DOI: http://dx.doi.org/10.18203/2320-6012.ijrms20175467

Gynecomastia our surgical experience using liposuction and minimal invasive surgical excision and its psychological benefits to young patients

Dhananjay Vinayak Nakade, Manish Zade, Jitendra Mehta, Pawan Shahane, Shitij Gupta

Abstract


Background: Gynecomastia is a benign enlargement of the male breast usually bilateral sometimes unilateral resulting from proliferation of glandular component of the breast. It is defined clinically by presence of rubbery or firm mass extending from nipple. The glandular tissue grows under influence of hormonal stimulation and is tender. Gynecomastia frequently presents social. Psychological, difficulties as low esteem and shame to sufferer. During adolescence many young males have gynecomastia and they are eager to do surgery of gynecomastia. Aims and objectives of the study was to correct deformity restoring normal contour to the chest, maintaining viability of nipple and areola. Also avoiding excess scarring and preventing saucer type deformity. To relieve emotional discomfort, psychological distress, and intolerable pain, to relieve shame in going to society, social gathering even doing marriage. To study effect of adding liposuction to surgical excision.
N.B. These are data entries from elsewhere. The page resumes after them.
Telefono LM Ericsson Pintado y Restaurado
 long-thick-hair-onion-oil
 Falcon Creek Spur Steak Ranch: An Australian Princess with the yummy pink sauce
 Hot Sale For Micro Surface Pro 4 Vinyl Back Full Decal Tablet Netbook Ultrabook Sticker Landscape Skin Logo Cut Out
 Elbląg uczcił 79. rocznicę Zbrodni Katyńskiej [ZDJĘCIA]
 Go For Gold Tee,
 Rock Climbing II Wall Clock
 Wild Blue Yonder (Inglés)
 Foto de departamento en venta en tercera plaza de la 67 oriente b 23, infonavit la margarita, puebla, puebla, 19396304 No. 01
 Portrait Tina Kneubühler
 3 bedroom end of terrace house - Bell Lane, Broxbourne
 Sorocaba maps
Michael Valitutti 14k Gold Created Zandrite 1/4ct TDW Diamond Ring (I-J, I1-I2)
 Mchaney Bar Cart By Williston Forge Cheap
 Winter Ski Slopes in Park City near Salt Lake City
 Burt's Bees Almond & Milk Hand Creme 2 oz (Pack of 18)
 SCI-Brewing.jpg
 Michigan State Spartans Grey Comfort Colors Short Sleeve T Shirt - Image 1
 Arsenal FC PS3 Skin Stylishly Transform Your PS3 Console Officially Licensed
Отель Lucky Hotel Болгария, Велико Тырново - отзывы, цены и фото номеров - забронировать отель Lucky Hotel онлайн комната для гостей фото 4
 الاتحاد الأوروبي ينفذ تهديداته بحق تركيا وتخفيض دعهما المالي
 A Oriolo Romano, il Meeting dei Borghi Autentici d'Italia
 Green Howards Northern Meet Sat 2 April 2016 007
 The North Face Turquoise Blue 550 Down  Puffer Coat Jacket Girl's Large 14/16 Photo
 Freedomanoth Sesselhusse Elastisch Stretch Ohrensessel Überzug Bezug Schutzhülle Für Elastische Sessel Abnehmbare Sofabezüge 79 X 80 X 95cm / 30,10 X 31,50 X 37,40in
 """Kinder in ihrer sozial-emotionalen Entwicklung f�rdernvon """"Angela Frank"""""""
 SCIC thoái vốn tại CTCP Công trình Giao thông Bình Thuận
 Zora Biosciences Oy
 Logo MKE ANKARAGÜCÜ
Methods: This is two-year study of 20 cases of gynecomastia. Clinical and Laboratory findings were normal. preoperatively patients are selected by their complaints, discomfort, psychological effects, shame, depression, anxiety and size of gynecomastia. In surgery, we have done is liposuction thoroughly after infiltration with adequate amount of ringer solution and Inj adrenaline 1:100000 concentration. In gynecomastia with group 1 and 2 we used websters incision, in group 2b we used extended websters incision if required. In very large gynecomastia with skin excess we have done breast reduction with liposuction and free nipple grafting in one case and medial pedicle based, superiorly based flap in two cases, two cases with circumareolar skin excision and liposuction in group 2 b case. In rest 16 cases we have done liposuction, excision through websters incision.

Results: In our study of 20 cases done in two years, in our department of plastic surgery at NKPSIMS, one was unilateral and rest 19 were bilateral gynecomastia cases. In all cases liposuction as treatment modality used and has given satisfactory outcome in 18 (90%) cases out of 20, 3 (10%) cases want more liposuction and if possible re excision. Average hospital stay was 2 days. Post-operative recovery was good in majority cases but in 2 ((10%) cases post op numbness and ischemia at margin of areola occurred treated conservatively. In one case (5%). dehiscence of wound healed Conservatively. All cases of breast reduction were healed well. All cases benefited psychologically by surgery and their self-image in society improved lot.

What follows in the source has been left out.